- _Action demandée_:
Recopiez mot pour mot le passage de l’extrait sur le Da Vinci Code qui va de « Et ce qu’il » jusqu’à « qu’à la fiction. ».

Les critiques sont unanimes : le Da Vinci Code de Dan Brown tient une place unique dans l’histoire de l’édition.

Et ce qu’il faut bien avouer, c’est que l’Eglise catholique n’en est pas particulièrement ravie.

Après tout, l’auteur ne s’est pas contenté de rédiger un roman à clé captivant. En effet, en prenant comme point de départ un meurtre au musée du Louvre, il a tissé tout autour une histoire pleine de complots chrétiens, de tentatives menées en haut lieu d’étouffer l’affaire, d’anciennes sociétés secrètes et suggère à maintes reprises que tout cela appartient plus à de la réalité qu’à la fiction.

L’histoire écrite dans un style de roman à clés introduit le lecteur dans le monde des ordres catholiques qui existent réellement, dans des lieux saints importants qui peuvent être aisément visités et le met en présence de personnages célèbres aussi bien du passé et que du présent qui partagent tous la conviction, telle que cela est présenté, qu’il s’agit de la plus grande mystification théologique de l’histoire.

- _Données fournies_:
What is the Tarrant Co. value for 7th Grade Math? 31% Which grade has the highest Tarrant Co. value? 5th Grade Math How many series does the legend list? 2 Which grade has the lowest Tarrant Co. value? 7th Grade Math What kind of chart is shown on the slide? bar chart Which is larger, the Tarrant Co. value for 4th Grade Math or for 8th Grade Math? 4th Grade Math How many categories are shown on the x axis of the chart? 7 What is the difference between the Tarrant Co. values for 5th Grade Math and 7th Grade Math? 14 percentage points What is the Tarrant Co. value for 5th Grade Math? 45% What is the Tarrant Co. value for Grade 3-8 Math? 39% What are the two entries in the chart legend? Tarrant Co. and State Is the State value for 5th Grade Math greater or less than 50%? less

* * *

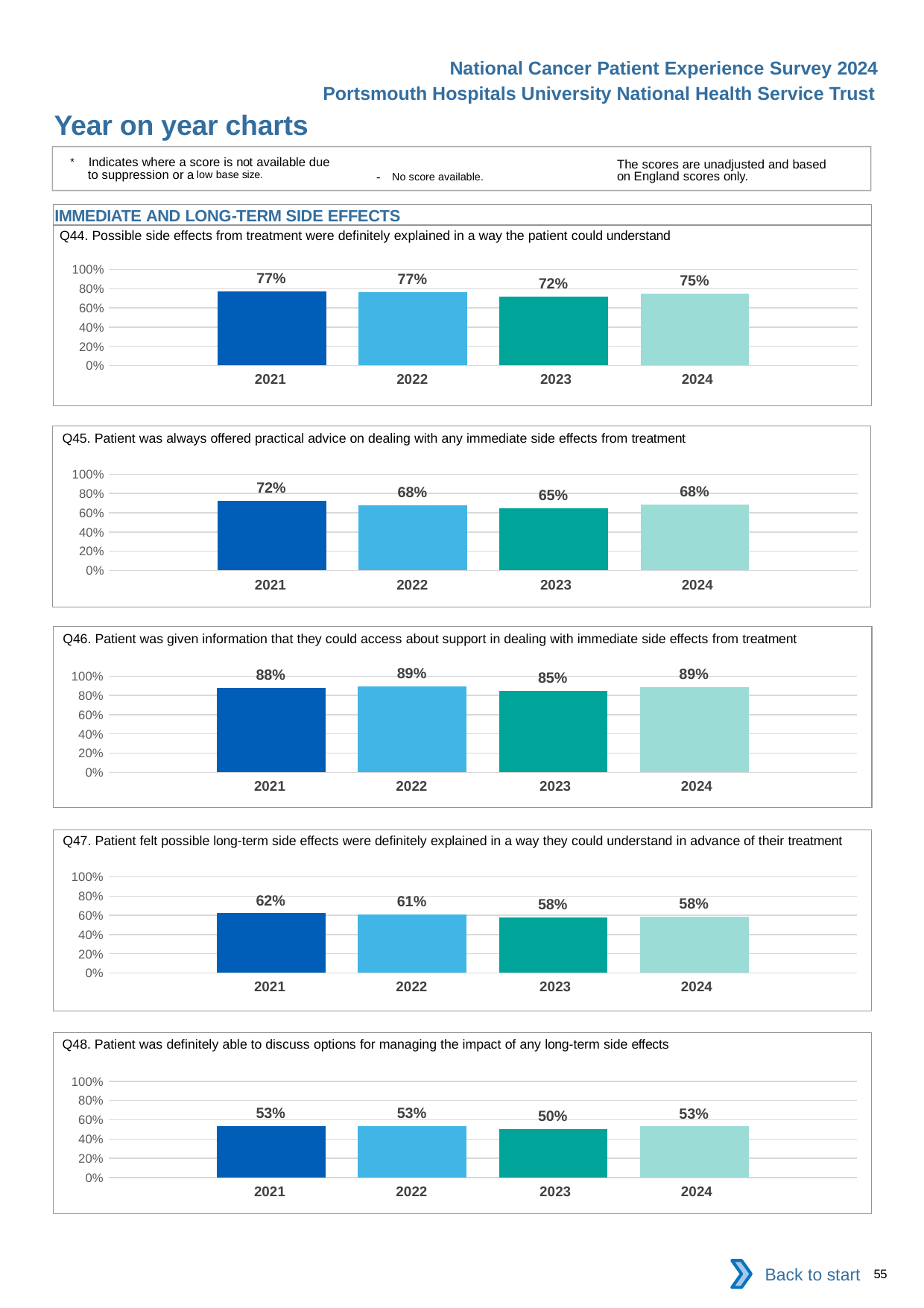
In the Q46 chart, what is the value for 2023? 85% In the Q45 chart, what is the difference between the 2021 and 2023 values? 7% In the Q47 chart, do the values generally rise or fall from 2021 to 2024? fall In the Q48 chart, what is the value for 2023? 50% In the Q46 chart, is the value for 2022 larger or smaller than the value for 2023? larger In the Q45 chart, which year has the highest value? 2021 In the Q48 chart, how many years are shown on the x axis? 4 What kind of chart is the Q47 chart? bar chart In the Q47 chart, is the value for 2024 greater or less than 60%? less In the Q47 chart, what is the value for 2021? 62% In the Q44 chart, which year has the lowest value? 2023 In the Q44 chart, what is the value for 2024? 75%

- _Réponse attendue_:
Et ce qu’il faut bien avouer, c’est que l’Eglise catholique n’en est pas particulièrement ravie.

Après tout, l’auteur ne s’est pas contenté de rédiger un roman à clé captivant. En effet, en prenant comme point de départ un meurtre au musée du Louvre, il a tissé tout autour une histoire pleine de complots chrétiens, de tentatives menées en haut lieu d’étouffer l’affaire, d’anciennes sociétés secrètes et suggère à maintes reprises que tout cela appartient plus à de la réalité qu’à la fiction.